Would you give the listing again exactly, without its images?

Top of EXERCISE DATA

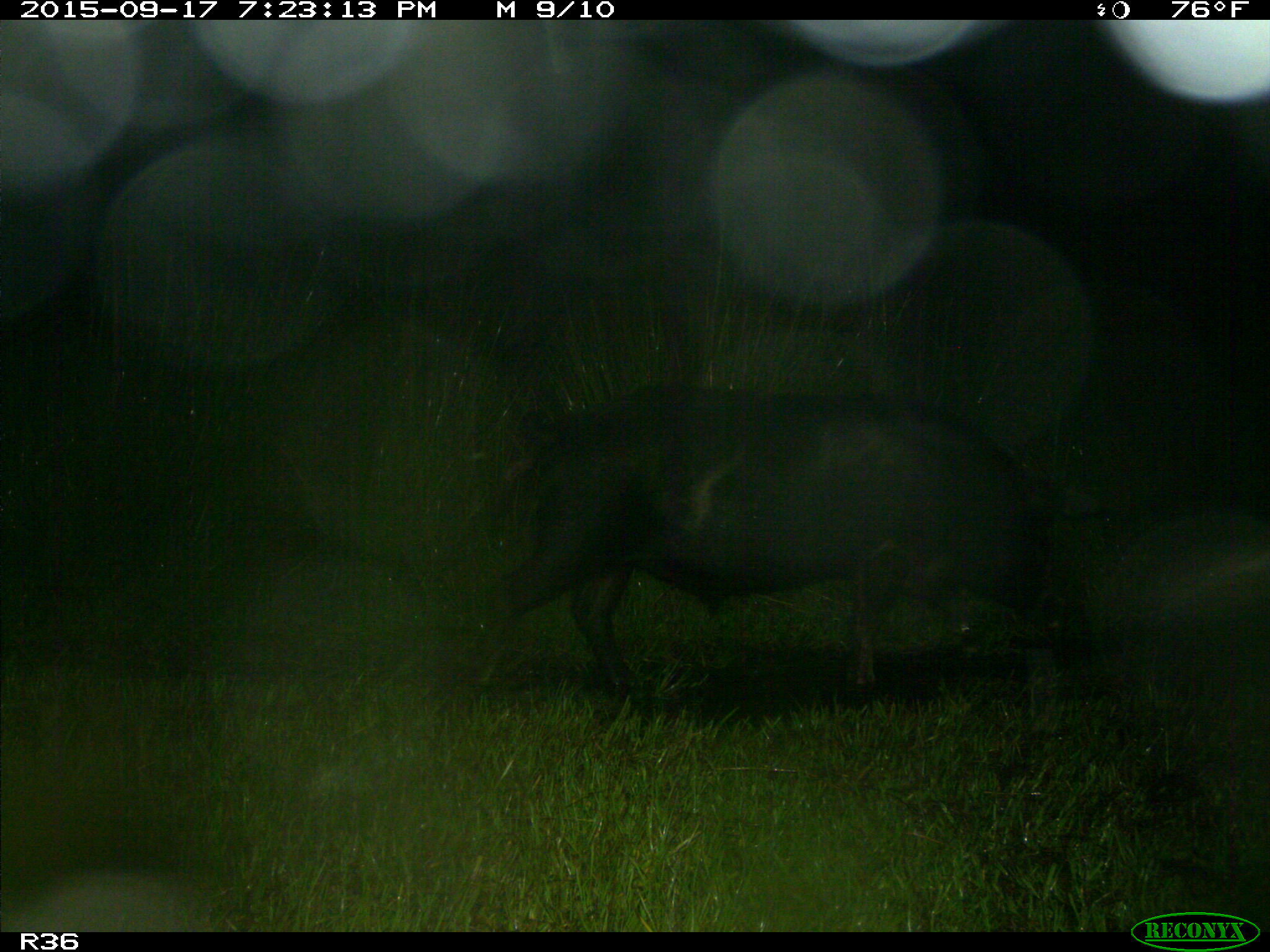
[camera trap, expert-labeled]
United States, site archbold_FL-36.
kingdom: Animalia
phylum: Chordata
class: Mammalia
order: Artiodactyla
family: Suidae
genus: Sus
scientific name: Sus scrofa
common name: wild boar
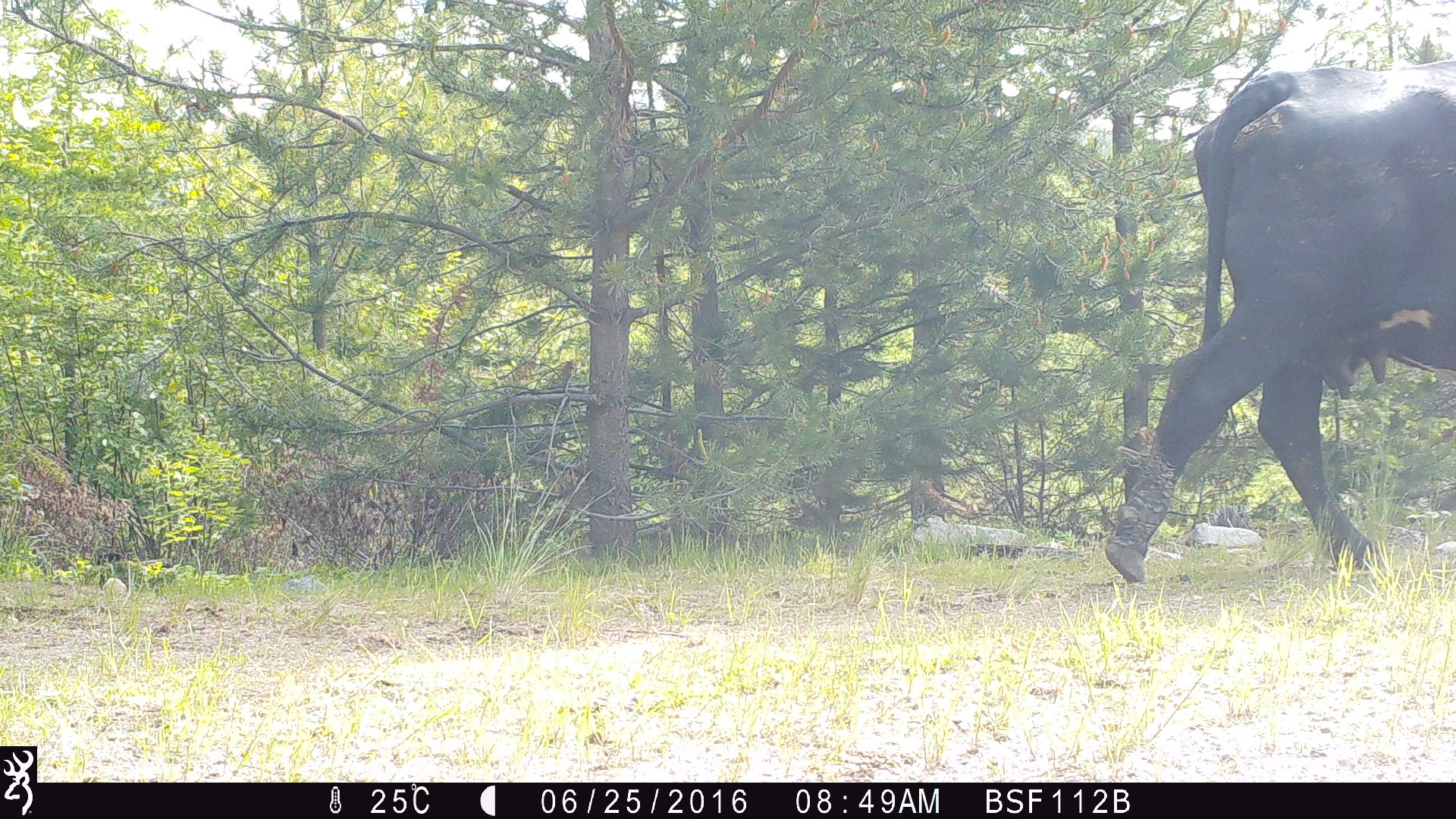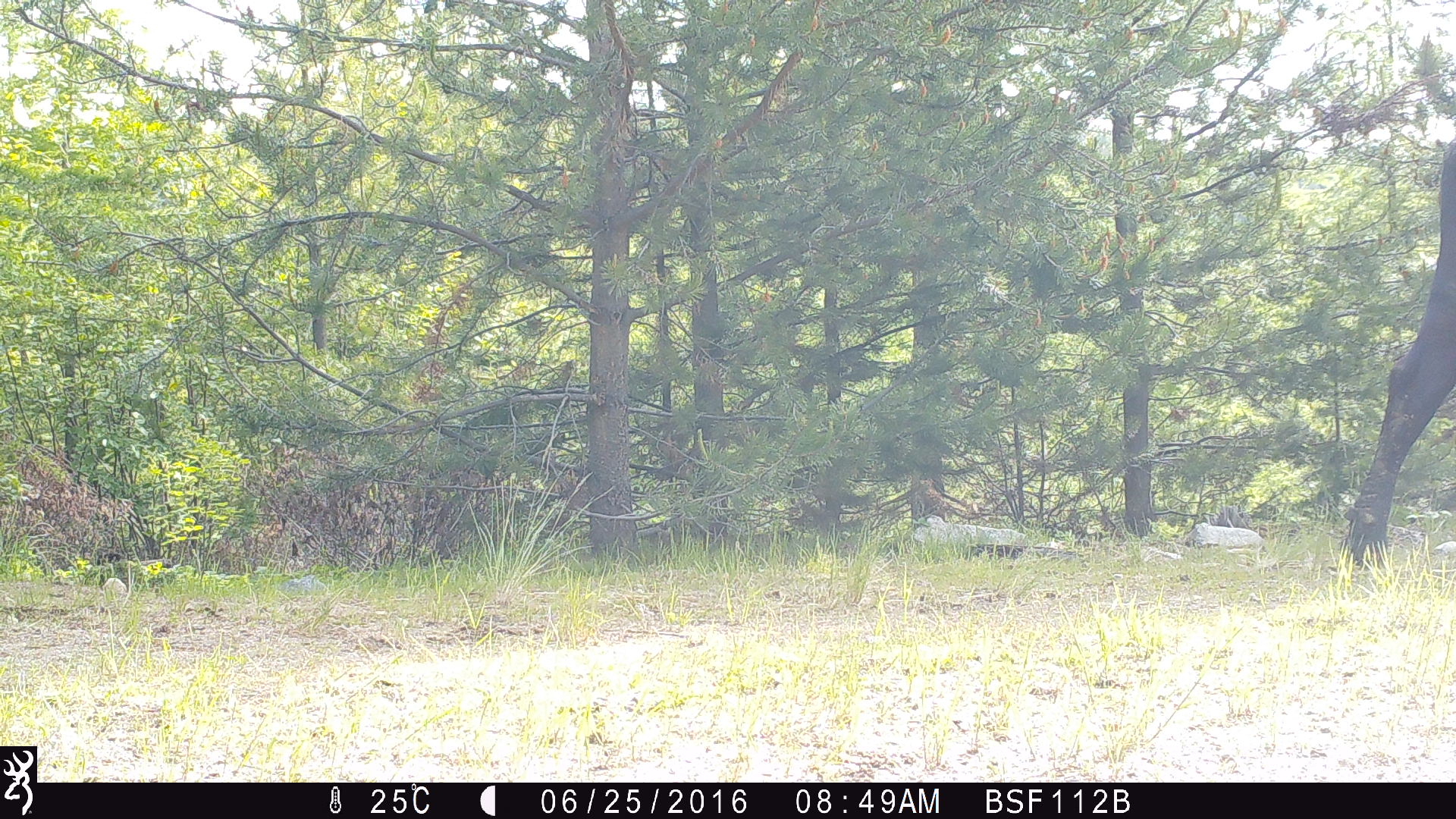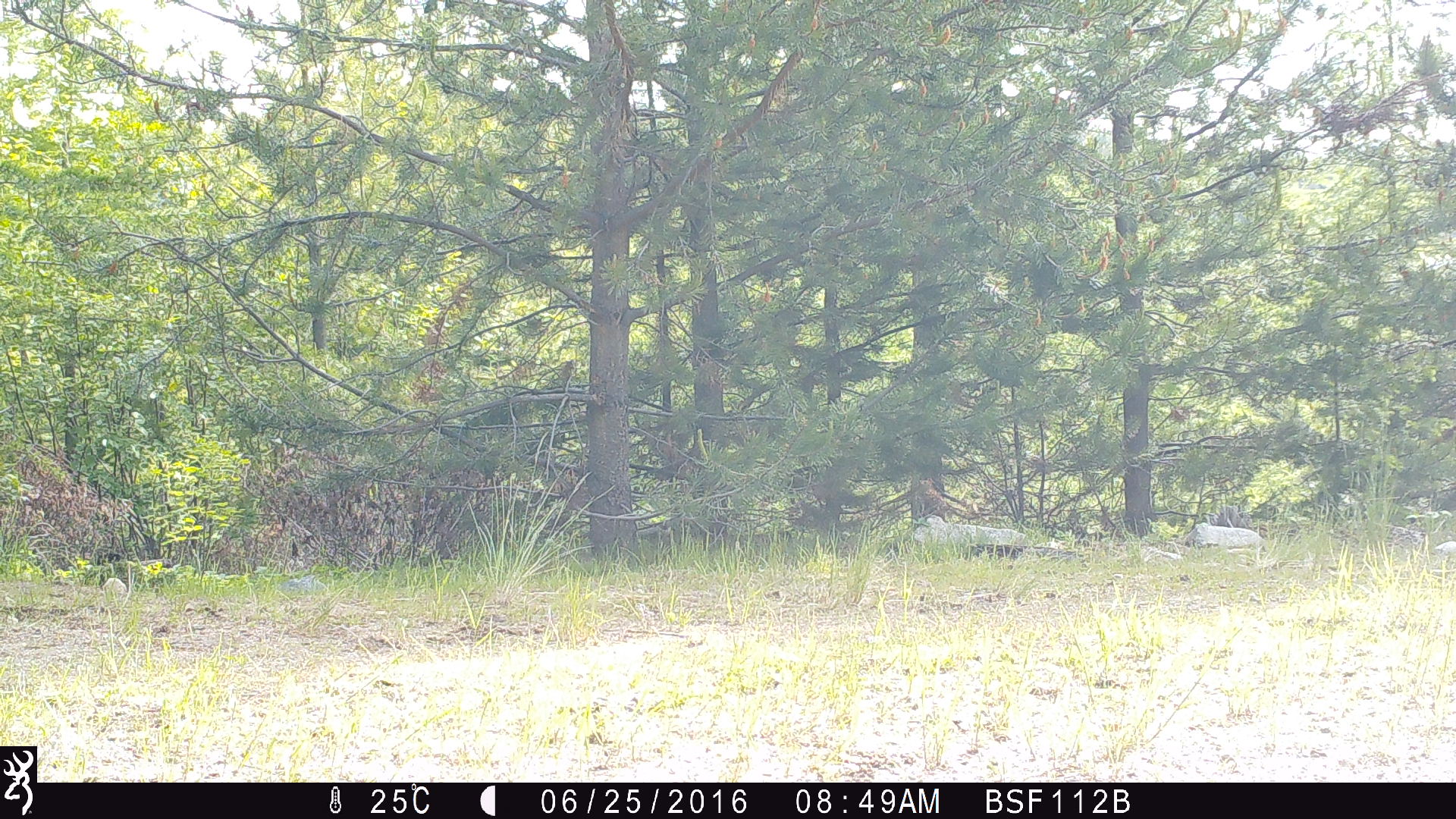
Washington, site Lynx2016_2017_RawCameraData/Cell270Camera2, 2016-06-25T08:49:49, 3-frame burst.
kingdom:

Bottom of EXERCISE DATA

--- RESPONSE ---
[camera trap, expert-labeled]
United States, site archbold_FL-36.
kingdom: Animalia
phylum: Chordata
class: Mammalia
order: Artiodactyla
family: Suidae
genus: Sus
scientific name: Sus scrofa
common name: wild boar
Washington, site Lynx2016_2017_RawCameraData/Cell270Camera2, 2016-06-25T08:49:49, 3-frame burst.
kingdom:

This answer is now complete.